Bladder diagram of immuno-tinged adjusted tumor biopsies-28-8 and 22C3 against the chord line (orange). (A) diagnosis of lung cancer, lung biopsy point, No. 275. (B) unspecified cancer diagnosis, pulmonary biopsy point, No.804. (C) diagnosis of lung cancer, lymph node biopsy point, No.44. (D) unspecified diagnosis of cancer, lymph node biopsy point, No. 162. The size of the node is proportional to the number of observations with the same expression values 22C3 and 28-8. PD-L1, Scheduled Death League 1. To understand clinical effects, OPA, PPA, NPA and Cohen kappa were treated via PD-L1 expression levels (≥1%, ≥5%, ≥10%, ≥25% and ≥50%) calculated. These levels of expression are those used in clinical trials of anti-PD-1 and anti-PD-L1 agents.
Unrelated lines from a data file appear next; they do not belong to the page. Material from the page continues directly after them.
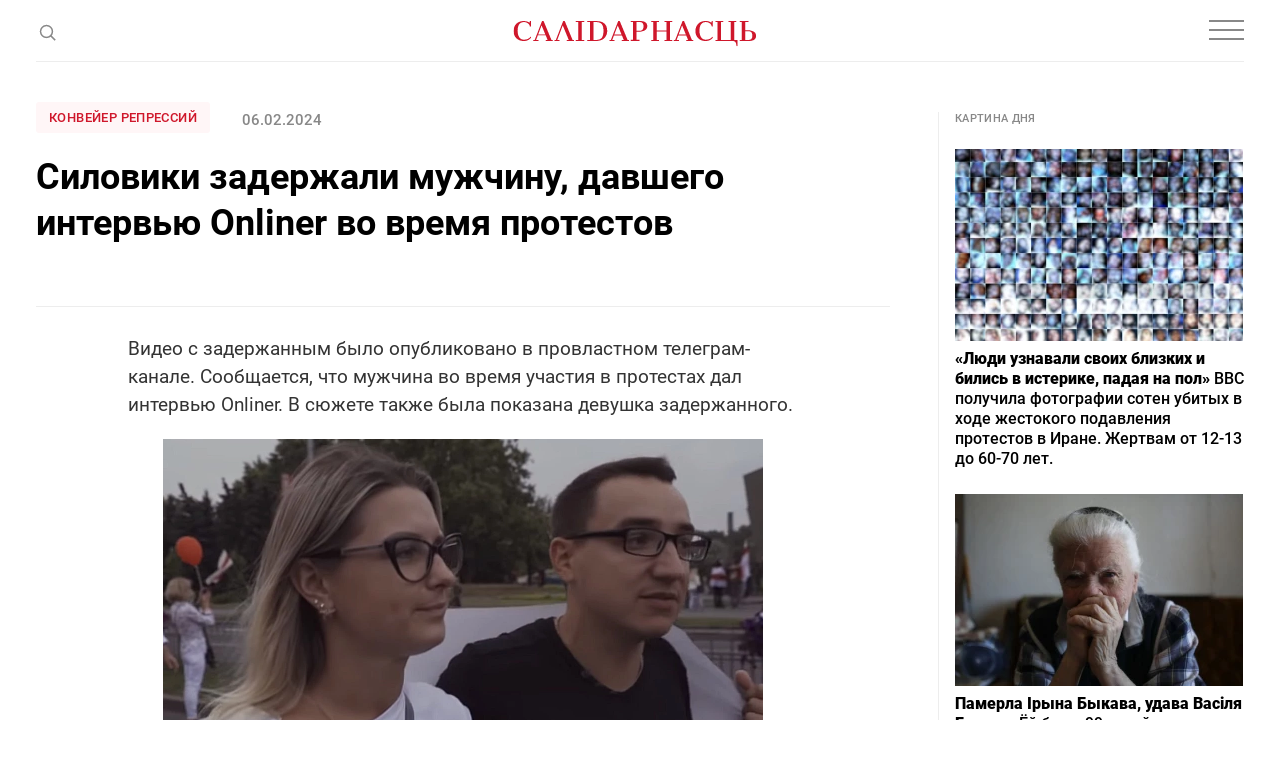

--- FILE ---
content_type: text/html; charset=utf-8
request_url: https://www.google.com/recaptcha/api2/aframe
body_size: 266
content:
<!DOCTYPE HTML><html><head><meta http-equiv="content-type" content="text/html; charset=UTF-8"></head><body><script nonce="043gK_oGuRGXb2dmcgq9Pg">/** Anti-fraud and anti-abuse applications only. See google.com/recaptcha */ try{var clients={'sodar':'https://pagead2.googlesyndication.com/pagead/sodar?'};window.addEventListener("message",function(a){try{if(a.source===window.parent){var b=JSON.parse(a.data);var c=clients[b['id']];if(c){var d=document.createElement('img');d.src=c+b['params']+'&rc='+(localStorage.getItem("rc::a")?sessionStorage.getItem("rc::b"):"");window.document.body.appendChild(d);sessionStorage.setItem("rc::e",parseInt(sessionStorage.getItem("rc::e")||0)+1);localStorage.setItem("rc::h",'1769030964611');}}}catch(b){}});window.parent.postMessage("_grecaptcha_ready", "*");}catch(b){}</script></body></html>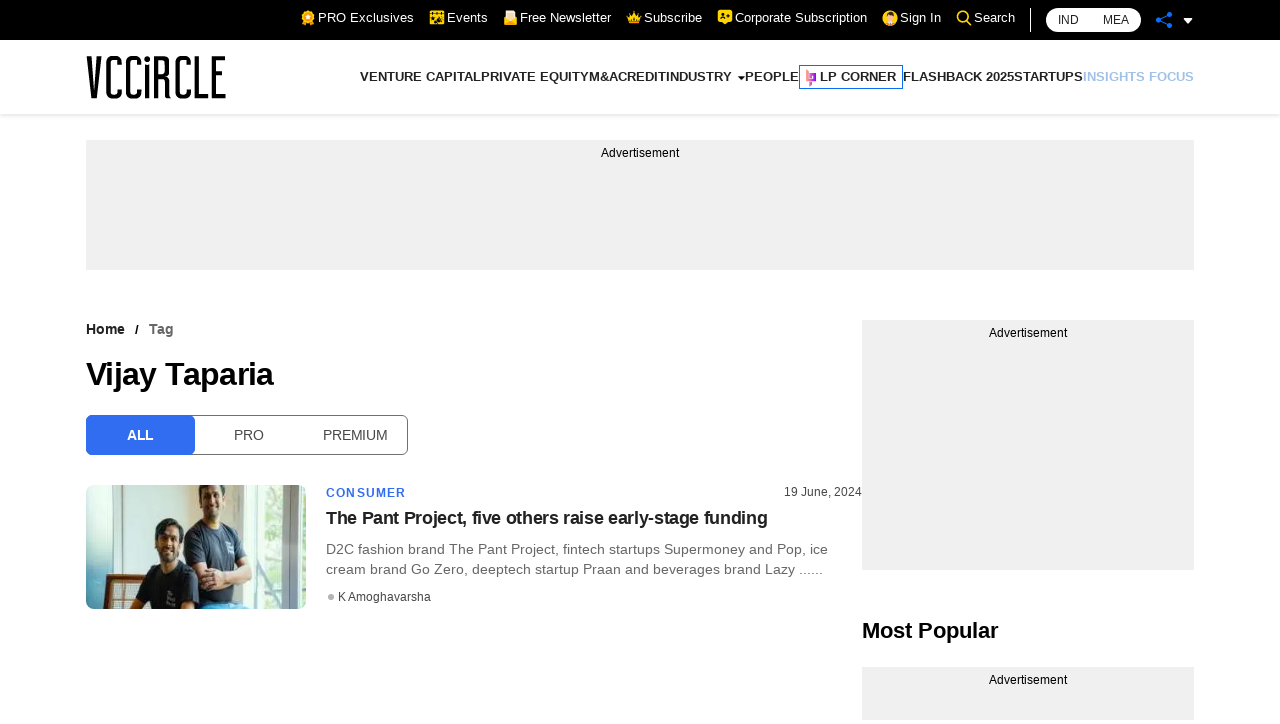

--- FILE ---
content_type: application/javascript; charset=utf-8
request_url: https://fundingchoicesmessages.google.com/f/AGSKWxXwOoLDK_5LY9FPmx6S54R3lZnFtp4cu8LB1mWwhHxY2zM0Fm9OZHvp_SjBOVb1z_jjJ-CuzKtnVNBPHWSiRSaXGvJwvaCTNoDx1s_-FUHFPuXivqu0UTLgP9LlEfSSfW_MP2TIFGZPfYsJG9daGW1WtO-v_X2htDQ7mjqvTJY4qu6SLUZG4y0yJC2u/_/square-ad._ad_frame./openxtag./advert2-/ad/activateFlashObject.
body_size: -1288
content:
window['20e8916f-a0e3-42e5-847c-cef4bf17c35f'] = true;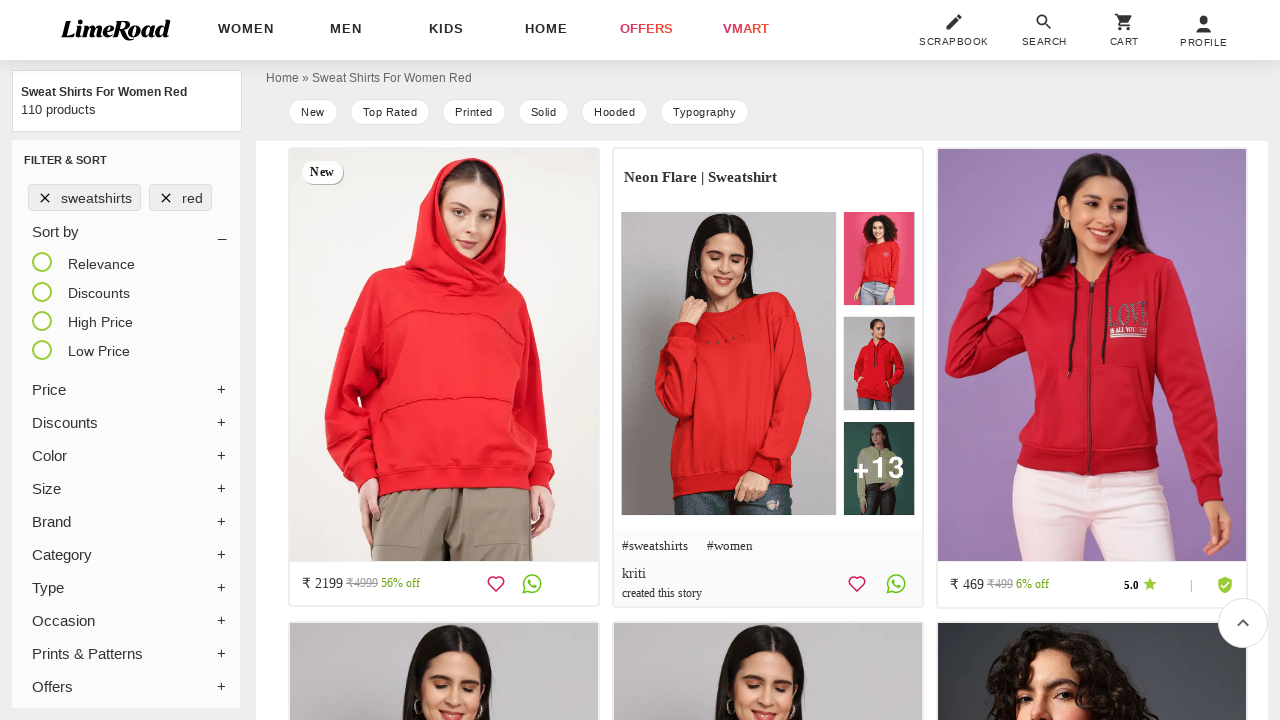

--- FILE ---
content_type: text/plain
request_url: https://api.ipify.org/
body_size: -94
content:
13.59.6.90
The OPA was between 97% and 98% for all samples and between 95% and 98% for samples with a confirmed diagnosis of lung cancer across all expression thresholds (Table 2). Cohens Kappa coefficient, a statistic between 0 and 1 used to assess the match between category positions, was between 0.92 and 0.95 for all samples and 0.90 to 0.95 for lung cancer. Analysis of PD-L1 Tumor Membrane Coloring The match between PD-L1-Immunhistochemistry 22C3 and 28-8-Assays on all tumor biopsies or biopsies adapted with a confirmed diagnosis of lung cancer. (A) Bladder diagram of adjusted tumor biopsies tinged with immunehistochemistry PD-L1 28-8 and 22C3 against the identity line (orange). The size of the knot is proportional to the number of measurements. (B) Bland-Altman-Representation of the percentage difference in the membrane of colored tumor cells. The dotted lines represent the 2.5. and 97.5-percentiles for the difference between the two measured values; ineminent lines represent the average difference.